**Apply what you read:**
[1] Reproduce the article on architecture documentation for AI coding agents between "Living Architecture Documentation" and "backed by research.", inclusive.
[2] Resume the article on architecture documentation for AI coding agents, picking up directly after its final sentence.

**Document section:**
Skip to content
ceaksan

Living Architecture Documentation for AI Coding Agents: Research, Approaches, and Tools

Codified Context, AGENTS.md ecosystem, C4 Model, Repomix, ADRs, Spec-Driven Development, Google Code Wiki. A comparative analysis of 11 different approaches to giving AI agents architectural context, backed by research.

Mar 6, 2026 10 min read
TL;DR

AI coding agents make incorrect inferences by superficially scanning code in large projects. To solve this, approaches like Codified Context (three-layer memory), AGENTS.md ecosystem, C4 Model + Mermaid.js, Repomix + Tree-sitter, ADRs, Spec-Driven Development, Google Code Wiki, and progressive disclosure exist. I examine these findings, compiled from 2025-2026 research (academic papers, Gemini Deep Research, industry practices), in a comparative analysis. Consensus: 'what' is auto-generated, 'why' is human-written. This research formed the foundation of the [Living Architecture](/en/living-architecture-ai-architectural-documentation) template.

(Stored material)
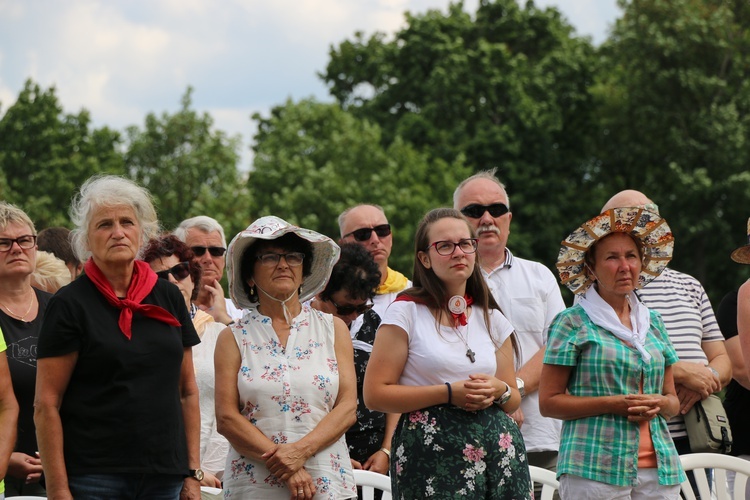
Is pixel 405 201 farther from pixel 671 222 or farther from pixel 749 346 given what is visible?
pixel 749 346

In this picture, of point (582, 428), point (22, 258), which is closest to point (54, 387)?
point (22, 258)

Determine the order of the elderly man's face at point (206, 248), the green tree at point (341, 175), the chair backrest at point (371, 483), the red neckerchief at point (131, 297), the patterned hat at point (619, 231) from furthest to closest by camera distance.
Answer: the green tree at point (341, 175) < the elderly man's face at point (206, 248) < the chair backrest at point (371, 483) < the patterned hat at point (619, 231) < the red neckerchief at point (131, 297)

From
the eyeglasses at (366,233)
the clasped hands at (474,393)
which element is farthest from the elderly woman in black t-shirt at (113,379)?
the eyeglasses at (366,233)

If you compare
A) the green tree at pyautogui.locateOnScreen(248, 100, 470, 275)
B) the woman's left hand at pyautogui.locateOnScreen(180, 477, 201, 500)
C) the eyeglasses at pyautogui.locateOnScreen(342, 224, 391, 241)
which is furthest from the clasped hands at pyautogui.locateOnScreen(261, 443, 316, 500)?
the green tree at pyautogui.locateOnScreen(248, 100, 470, 275)

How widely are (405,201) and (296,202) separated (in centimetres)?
306

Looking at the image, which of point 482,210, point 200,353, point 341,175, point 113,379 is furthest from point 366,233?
point 341,175

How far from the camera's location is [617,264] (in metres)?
4.81

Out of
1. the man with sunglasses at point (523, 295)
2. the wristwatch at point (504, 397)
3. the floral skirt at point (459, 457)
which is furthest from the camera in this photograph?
the man with sunglasses at point (523, 295)

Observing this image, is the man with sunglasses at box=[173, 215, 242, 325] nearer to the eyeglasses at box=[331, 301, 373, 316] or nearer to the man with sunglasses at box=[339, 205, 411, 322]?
the man with sunglasses at box=[339, 205, 411, 322]

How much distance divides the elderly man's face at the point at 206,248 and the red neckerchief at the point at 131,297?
7.87 ft

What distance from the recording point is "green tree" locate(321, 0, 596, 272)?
29.4m

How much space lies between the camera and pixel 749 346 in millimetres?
5285

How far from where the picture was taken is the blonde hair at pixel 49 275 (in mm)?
6031

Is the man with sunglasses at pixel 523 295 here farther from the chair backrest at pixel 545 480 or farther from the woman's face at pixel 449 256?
the woman's face at pixel 449 256
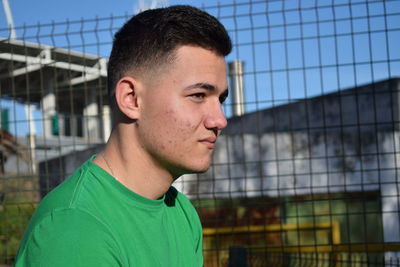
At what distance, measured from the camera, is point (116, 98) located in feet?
6.37

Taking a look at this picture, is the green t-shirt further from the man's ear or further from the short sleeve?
the man's ear

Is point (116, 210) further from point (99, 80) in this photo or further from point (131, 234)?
point (99, 80)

**Answers per task:**
[1]
Living Architecture Documentation for AI Coding Agents: Research, Approaches, and Tools

Codified Context, AGENTS.md ecosystem, C4 Model, Repomix, ADRs, Spec-Driven Development, Google Code Wiki. A comparative analysis of 11 different approaches to giving AI agents architectural context, backed by research.

[2]
Context

AI coding agents (Claude Code, Gemini CLI, Cursor, GitHub Copilot) make incorrect inferences by superficially scanning code in large projects. They confuse similarly named functions across different modules, treat unused legacy code as active, and guess infrastructure details.

2025-2026 research shows that models perform significantly better when fed structured, persistent reference points compared to repo scanning1. This gave rise to the “context engineering” discipline: maximizing the signal-to-noise ratio in the agent’s context window.

In this post, I examine 11 different approaches compiled from parallel investigations with GPT-4o, Kimi K2.5, and Gemini Deep Research, academic papers, and industry practices. This research formed the foundation of the Living Architecture template.

1. Codified Context: Documentation Is Infrastructure

A three-layer system tested on a 108,000-line C# project1 was one of the most concrete findings I came across in this research:

LayerContentAgent Behavior
Hot MemoryConventions, retrieval hooks, orchestration protocolsLoaded automatically every session
Domain Expert AgentsProject-specific specialist agents (database, frontend, API)Activated when relevant domain is queried
Cold Memory34 on-demand specification documentsOnly the relevant document is pulled

In practice, Hot Memory corresponds to the CLAUDE.md or AGENTS.md file. Cold Memory corresponds to architecture.md, ADRs, spec documents. The agent pulls only what’s relevant, not loading all documents into context.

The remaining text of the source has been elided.